We are glad to observe that a reaction has set in against fancy desserts and in favor of pie, and we owe something to Mrs. Harrison[iii] for a noble example. When Gen. Harrison entered the Whitehouse, some anti-pie person persuaded him that it would not do to eat the plain and wholesome cookery of Indiana, including pie. Pie, he was told, was not only injurious, but was under a social ban. What was the result? “The new cook’s dishes laid him out.” He neglected pie for the croquettes, soufflés and other atrocities of the anti-pie element, and fell into the sharp clutches of dyspepsia. ‘Lige Halford, also, succumbed. Then Mrs. Harrison asserted herself. She fired the two French cooks and sent back to Indiana for her old negro cook,[iv] whose picturesque bandana now brightens the kitchen where the white cap of a gesticulating Frenchman recently bent over pylorus-vexing dishes. No more perfidious soufflés and croquettes for the president. He can have corn-beef boiled with cabbage, turnips and potatoes if he wants it; potatoes with the skins on, salt rising bread, corn-pone, hominy, baked apples, apple-dumplings and pie – good old-fashioned Hoosier pie, about which there is no fraud, and which makes a man feel that, whatever trials beset his path, life is still richly worth living. We look to see an improvement in the administration of national affairs, now that the president’s internal affairs are arranged.

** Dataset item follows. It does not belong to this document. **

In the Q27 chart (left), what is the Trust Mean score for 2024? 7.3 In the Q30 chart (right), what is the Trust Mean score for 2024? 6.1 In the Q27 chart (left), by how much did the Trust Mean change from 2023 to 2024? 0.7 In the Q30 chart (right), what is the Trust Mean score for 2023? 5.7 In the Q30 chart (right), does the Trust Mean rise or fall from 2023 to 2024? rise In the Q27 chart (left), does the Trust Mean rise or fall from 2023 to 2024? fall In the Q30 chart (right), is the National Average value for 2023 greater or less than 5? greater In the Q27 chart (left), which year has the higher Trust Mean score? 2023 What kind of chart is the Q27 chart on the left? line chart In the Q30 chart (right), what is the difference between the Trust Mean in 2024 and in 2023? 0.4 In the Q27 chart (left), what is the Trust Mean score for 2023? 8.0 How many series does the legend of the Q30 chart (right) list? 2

If the Democratic party wants to switch off from the tariff issue and raise a pie issue for the next campaign, all right. If that party chooses to make war on pie and become a party of white-cap French cooks, well and good. This country will vote for pie every time.

[i] Elijah Walker Halford was Harrison’s aide/secretary (The Presidents: A Reference History [2002], 300).
[ii] This anecdote seems to originate in James Bradley Thayer’s A Western Journey with Mr. Emerson (1884) which recounts an 1871 journey Thayer made with Ralph Waldo Emerson.
[iii] Caroline Lavinia Scott Harrison was Benjamin Harrison’s first wife.
[iv] Dolly Johnson was the cook that the Harrisons brought to the White House from Indiana to replace the French chef.